Segment Start: Excerpted passage

Soviet-Belarusian director and screenwriter

Vladimir Yakovlevich Motyl (Влади́мир Я́ковлевич Моты́ль; 26 June 1927 - 21 February 2010) was a Soviet and Russian film director and screenwriter.

Vladimir Motyl was born in Lepiel, Belarus. His father was a Polish émigré, who was arrested in 1930 and sent to Solovki and died there the following year. Many of his other relatives suffered similar treatment. Vladimir and his mother were exiled to the Northern Urals, where he became fascinated in theatre and cinema, and later graduated from the Sverdlovsk Theatrical Institute. For about 10 years he worked in various theatres in the Urals and Siberia and eventually became chief director of Sverdlovsk Young Spectator's Theatre.

He decided to start afresh in cinema, despite having no technical qualifications. Eventually he directed his first film, Children of Pamirs (1963) (Detyi Pamira/Дети Памира) in Tajikistan. This work was met with public success, as well as earning him the State Prize of Tajik SSR (1964), and the title of honorary citizen of Dushanbe (1977).

His next film Zhenya, Zhenechka and Katyusha (1967) (Женя, Женечка и "Катюша"), a romantic comedy/drama set in 1944, was warmly accepted by the public as well, but earned the displeasure of the Soviet agitprop for "disrespectful" treatment of the Second World War theme, and the director fell into disfavor.

Nevertheless, he was invited to direct a film which was to become one of the most popular Soviet cult films, the "Red Western" (or technically, "Ostern") White Sun of the Desert. Notably, this film has a strong theme about exile, as its protagonist, Sukhov finds himself waylaid in Central Asia when trying to return home.

Segment End: Excerpted passage

#### Set of tasks
A. List the titles of all the films that the passage about Vladimir Motyl names.
B. Copy the section of the passage about Vladimir Motyl that starts with "Soviet-Belarusian director and" and goes on through "director and screenwriter.".

Segment Start: Data records

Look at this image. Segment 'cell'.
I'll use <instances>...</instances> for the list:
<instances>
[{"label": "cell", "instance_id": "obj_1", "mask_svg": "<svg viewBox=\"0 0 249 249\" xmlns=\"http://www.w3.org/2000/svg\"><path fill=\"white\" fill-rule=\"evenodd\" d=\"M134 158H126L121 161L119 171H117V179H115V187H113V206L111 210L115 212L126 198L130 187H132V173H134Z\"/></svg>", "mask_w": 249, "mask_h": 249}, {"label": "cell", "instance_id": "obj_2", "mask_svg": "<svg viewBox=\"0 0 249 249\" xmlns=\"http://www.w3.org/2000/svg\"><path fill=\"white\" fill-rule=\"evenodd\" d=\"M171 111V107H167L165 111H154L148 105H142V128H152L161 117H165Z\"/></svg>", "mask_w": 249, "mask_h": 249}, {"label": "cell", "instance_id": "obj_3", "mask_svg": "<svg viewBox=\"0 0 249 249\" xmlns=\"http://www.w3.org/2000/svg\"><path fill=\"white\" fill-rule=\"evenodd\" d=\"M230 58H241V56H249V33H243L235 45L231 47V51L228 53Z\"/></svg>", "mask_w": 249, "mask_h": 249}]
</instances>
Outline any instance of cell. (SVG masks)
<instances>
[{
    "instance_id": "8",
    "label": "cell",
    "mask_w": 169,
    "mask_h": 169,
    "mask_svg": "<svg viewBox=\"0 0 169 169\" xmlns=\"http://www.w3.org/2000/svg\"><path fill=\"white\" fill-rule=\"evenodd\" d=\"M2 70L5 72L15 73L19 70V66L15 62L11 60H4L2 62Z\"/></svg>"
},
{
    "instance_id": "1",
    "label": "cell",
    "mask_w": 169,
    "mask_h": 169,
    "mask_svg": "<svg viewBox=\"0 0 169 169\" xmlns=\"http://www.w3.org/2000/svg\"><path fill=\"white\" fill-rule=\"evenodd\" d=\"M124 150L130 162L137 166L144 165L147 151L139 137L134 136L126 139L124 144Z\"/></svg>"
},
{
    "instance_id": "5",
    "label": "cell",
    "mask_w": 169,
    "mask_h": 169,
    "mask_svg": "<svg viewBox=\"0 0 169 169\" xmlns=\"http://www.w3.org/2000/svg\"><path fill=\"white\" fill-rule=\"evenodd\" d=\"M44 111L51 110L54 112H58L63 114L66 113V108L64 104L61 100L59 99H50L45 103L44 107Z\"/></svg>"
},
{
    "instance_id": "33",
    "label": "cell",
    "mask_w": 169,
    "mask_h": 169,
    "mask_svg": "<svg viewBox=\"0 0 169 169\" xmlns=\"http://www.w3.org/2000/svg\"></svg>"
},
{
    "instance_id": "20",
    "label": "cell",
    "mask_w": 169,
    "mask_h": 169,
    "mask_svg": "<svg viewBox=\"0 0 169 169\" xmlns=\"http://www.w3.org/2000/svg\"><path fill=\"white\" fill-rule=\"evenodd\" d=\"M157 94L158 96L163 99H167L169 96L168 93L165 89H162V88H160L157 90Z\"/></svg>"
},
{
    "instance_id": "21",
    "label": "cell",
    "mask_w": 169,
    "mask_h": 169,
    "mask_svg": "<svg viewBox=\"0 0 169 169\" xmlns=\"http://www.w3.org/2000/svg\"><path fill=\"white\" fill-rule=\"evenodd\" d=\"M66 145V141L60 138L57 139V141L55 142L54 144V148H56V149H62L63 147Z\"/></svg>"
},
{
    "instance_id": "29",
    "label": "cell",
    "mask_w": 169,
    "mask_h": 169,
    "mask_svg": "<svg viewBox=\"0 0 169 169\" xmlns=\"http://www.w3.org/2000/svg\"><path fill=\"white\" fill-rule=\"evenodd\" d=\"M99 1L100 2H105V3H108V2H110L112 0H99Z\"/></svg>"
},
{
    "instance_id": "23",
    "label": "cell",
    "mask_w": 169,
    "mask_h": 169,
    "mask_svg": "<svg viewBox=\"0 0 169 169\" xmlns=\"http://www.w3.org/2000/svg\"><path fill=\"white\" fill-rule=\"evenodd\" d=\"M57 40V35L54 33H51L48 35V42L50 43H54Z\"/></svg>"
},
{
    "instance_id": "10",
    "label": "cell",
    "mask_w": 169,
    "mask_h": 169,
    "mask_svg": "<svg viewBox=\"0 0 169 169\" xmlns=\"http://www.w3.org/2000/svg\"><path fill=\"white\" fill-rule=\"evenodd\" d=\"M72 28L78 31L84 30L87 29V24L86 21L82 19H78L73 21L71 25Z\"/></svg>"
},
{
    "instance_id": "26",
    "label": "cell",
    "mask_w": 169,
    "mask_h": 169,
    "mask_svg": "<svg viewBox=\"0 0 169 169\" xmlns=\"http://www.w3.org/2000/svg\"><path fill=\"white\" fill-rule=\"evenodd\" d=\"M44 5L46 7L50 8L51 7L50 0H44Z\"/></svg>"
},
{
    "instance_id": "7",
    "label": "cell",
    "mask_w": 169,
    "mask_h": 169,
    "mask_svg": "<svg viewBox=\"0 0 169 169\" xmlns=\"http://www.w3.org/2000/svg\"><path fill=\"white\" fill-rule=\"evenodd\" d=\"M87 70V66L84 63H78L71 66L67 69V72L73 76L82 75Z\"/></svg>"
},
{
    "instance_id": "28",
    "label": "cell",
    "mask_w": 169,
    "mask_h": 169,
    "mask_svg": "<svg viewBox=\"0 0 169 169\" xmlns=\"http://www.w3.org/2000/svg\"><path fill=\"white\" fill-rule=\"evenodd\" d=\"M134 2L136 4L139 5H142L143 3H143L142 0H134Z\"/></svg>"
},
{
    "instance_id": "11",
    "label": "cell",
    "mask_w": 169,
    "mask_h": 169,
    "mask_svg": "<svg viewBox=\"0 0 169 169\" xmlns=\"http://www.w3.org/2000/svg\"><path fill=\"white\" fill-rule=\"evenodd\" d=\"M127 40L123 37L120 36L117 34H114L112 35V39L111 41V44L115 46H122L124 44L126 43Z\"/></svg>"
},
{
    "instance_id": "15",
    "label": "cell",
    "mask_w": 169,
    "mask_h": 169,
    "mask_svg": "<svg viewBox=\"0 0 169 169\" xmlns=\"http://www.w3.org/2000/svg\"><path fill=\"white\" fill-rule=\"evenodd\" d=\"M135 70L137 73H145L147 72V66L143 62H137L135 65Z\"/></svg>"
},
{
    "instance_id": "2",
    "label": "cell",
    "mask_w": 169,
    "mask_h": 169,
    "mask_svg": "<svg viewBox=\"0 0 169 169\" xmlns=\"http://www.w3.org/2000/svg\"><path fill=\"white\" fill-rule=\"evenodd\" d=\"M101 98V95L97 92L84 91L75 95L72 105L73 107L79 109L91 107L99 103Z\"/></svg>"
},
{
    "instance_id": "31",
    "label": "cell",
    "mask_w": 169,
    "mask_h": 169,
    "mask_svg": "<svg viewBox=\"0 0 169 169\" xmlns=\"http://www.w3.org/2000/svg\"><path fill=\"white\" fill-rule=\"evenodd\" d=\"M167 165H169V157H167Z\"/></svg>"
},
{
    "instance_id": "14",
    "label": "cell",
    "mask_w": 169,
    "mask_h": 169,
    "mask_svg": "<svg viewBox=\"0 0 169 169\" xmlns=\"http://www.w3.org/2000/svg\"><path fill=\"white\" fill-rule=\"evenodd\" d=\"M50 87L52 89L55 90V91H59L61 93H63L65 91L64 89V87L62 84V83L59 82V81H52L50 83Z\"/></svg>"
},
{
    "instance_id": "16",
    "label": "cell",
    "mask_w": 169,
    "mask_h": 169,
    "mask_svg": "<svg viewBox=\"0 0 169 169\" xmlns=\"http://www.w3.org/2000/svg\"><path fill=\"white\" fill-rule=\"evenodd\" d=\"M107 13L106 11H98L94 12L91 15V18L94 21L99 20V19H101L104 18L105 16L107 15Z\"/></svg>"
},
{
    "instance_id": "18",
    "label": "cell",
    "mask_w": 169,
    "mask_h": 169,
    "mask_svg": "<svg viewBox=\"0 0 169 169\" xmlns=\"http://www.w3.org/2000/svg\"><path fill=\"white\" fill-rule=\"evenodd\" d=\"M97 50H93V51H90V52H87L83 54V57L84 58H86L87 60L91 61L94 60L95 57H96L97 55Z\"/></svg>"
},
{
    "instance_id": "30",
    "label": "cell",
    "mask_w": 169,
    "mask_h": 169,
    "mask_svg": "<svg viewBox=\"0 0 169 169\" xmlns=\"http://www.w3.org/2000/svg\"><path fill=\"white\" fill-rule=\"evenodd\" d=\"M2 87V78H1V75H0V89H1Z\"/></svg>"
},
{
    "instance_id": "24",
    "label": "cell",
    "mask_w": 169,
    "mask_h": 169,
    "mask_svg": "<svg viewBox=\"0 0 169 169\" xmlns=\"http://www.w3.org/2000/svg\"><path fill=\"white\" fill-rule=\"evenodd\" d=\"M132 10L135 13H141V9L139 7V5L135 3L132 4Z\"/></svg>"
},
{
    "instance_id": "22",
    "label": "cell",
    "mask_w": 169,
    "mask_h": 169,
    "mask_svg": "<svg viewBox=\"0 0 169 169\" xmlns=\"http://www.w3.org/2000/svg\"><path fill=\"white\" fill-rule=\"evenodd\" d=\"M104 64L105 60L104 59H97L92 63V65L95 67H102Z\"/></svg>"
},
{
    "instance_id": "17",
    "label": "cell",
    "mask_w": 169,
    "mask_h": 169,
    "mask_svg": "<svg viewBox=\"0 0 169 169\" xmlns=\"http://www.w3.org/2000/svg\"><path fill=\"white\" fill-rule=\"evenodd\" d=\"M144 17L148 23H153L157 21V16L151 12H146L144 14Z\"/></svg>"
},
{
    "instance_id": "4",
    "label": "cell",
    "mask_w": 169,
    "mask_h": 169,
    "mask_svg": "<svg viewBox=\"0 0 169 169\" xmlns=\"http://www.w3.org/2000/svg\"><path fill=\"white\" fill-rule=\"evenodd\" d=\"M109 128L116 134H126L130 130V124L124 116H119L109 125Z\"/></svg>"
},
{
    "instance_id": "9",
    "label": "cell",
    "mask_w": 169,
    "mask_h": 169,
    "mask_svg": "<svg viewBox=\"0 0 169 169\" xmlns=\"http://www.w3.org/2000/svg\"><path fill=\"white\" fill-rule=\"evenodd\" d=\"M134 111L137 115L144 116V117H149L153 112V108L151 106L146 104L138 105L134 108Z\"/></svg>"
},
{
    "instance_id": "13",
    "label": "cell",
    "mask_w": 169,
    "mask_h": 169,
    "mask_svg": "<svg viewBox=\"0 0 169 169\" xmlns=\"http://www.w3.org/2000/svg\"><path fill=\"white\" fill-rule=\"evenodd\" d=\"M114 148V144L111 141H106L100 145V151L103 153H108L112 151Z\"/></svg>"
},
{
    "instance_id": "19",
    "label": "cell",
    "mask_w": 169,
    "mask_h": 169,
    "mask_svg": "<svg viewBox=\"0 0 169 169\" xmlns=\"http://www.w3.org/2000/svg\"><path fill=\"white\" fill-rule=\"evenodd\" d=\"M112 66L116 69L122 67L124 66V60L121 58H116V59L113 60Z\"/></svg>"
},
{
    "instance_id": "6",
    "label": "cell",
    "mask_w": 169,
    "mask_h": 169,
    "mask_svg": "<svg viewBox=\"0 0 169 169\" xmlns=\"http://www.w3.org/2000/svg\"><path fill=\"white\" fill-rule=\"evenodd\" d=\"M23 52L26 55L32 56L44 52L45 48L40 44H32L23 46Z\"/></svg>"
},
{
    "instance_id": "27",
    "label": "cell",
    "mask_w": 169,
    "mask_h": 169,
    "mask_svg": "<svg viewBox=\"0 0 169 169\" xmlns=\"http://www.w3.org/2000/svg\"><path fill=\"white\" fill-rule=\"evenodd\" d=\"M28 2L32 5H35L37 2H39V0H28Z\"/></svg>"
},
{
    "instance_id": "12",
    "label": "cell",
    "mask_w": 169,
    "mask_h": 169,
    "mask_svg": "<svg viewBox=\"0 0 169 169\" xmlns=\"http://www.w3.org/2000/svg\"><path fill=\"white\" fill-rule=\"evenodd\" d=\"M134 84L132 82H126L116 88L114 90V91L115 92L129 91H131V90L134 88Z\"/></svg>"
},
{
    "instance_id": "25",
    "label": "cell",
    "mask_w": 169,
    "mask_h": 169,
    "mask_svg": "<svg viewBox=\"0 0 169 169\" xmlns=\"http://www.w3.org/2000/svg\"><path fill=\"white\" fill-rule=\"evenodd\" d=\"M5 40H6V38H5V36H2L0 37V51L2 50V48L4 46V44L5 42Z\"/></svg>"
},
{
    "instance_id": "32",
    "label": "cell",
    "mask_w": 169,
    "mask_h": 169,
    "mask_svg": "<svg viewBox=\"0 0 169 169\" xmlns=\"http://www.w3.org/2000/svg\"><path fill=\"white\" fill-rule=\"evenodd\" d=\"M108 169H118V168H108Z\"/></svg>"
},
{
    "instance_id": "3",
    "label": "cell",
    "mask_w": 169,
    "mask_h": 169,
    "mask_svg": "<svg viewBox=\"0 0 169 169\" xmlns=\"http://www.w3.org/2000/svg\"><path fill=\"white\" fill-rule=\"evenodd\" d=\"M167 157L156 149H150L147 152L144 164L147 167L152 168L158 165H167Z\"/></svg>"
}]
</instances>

Segment End: Data records

#### Answers
A.
Children of Pamirs
Zhenya, Zhenechka and Katyusha
White Sun of the Desert

B.
Soviet-Belarusian director and screenwriter

Vladimir Yakovlevich Motyl (Влади́мир Я́ковлевич Моты́ль; 26 June 1927 - 21 February 2010) was a Soviet and Russian film director and screenwriter.